The landing marks the third visit in a little over a week to Mars. On successive days in the past week, two spacecraft from the United Arab Emirates and China swung into orbit around Mars. In July, all three missions took off to take advantage of the close alignment of Earth and Mars, travelling approximately 300 million miles in almost seven months.
At Jezero Crater, the car-size, plutonium-powered vehicle hit NASA’s smallest and most tricky target yet: a 5-by-4-mile strip on an ancient river delta full of pits, cliffs, and rocks. Scientists believe that if life had ever flourished on Mars when water was still flowing on the planet, it would have occurred 3 billion to 4 billion years ago.
Percy, as it is nicknamed, will use its 7-foot (2-meter) arm over the next two years to drill down and gather rock samples containing possible signs of past microscopic life. Three to four dozen samples of the chalk size will be sealed in tubes and set aside to be eventually recovered by another rover and taken home by another rocket ship.
As early as 2031, the objective is to get them back to Earth.
One of the central questions of theology, philosophy, and exploration of space is what scientists hope to answer.
China’s spacecraft includes a smaller rover that, if it safely makes it down from orbit in May or June, will also seek evidence of life. Two older NASA landers on Mars are still humming along: the Curiosity Rover 2012 and the InSight 2018.
During its descent, perseverance was on its own, a manoeuvre often described by NASA as’ seven minutes of terror.’
As the pre-programmed spacecraft hit the thin Martian atmosphere at 12,100 mph (19,500 kph), or 16 times the speed of sound, slowing as it plummeted, flight controllers waited helplessly. It released its 70-foot (21 metre) parachute and then used a rocket-steered platform known as a sky crane for the last 60 or so feet to lower the rover to the surface (18 metres).
It took a nail-biting 11 1/2 minutes for the signal confirming the landing to reach Earth, setting off back-slapping and fist-bumping among flight controllers wearing coronavirus masks.

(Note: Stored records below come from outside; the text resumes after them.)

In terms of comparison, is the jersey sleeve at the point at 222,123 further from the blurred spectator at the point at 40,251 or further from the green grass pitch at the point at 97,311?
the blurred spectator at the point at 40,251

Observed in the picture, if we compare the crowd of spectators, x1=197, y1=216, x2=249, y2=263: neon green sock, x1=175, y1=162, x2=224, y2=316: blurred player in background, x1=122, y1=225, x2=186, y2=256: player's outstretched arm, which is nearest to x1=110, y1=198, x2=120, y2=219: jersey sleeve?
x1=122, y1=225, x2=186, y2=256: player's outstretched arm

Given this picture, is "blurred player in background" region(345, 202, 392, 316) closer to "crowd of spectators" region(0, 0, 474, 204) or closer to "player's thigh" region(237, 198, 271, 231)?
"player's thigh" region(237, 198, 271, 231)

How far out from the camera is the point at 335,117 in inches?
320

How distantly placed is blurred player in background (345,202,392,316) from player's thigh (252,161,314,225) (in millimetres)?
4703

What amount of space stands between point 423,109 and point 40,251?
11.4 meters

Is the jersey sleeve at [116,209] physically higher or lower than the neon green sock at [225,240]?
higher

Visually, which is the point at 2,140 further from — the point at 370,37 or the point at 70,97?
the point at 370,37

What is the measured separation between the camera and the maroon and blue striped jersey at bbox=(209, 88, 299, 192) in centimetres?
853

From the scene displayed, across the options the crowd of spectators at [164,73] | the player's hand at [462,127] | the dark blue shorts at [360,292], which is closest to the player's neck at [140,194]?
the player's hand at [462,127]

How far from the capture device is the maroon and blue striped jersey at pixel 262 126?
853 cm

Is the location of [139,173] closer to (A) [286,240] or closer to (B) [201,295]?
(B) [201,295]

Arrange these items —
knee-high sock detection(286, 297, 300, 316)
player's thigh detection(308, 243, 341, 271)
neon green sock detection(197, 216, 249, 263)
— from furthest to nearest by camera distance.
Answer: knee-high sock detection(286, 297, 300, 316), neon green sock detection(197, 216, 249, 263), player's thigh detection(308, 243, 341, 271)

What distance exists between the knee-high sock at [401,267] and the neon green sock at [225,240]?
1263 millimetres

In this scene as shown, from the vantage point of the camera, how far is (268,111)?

Perseverance promptly sent back two grainy, black-and-white images of the pockmarked, pimply-looking surface of Mars, the shadow of the rover visible in one image frame.
For the world’s spacefaring nations, the U.S. included, Mars has proved a treacherous place. A U.S. spacecraft was destroyed upon entering orbit in the span of less than three months in 1999 because engineers had mixed metric and English units, and an American lander crashed on the surface after its engines were prematurely cut off.
President Joe Biden tweeted congratulations on the landing, saying: “Today it proved once again that nothing is beyond the realm of possibility with the power of science and American ingenuity.”
NASA and the European Space Agency are teaming up to bring the rocks home. The mission of Perseverance alone costs close to $3 billion.
Analyzing the samples in the best laboratories in the world is the only way to confirm or rule out signs of past life. Instruments small enough to be sent to Mars wouldn’t have the precision needed.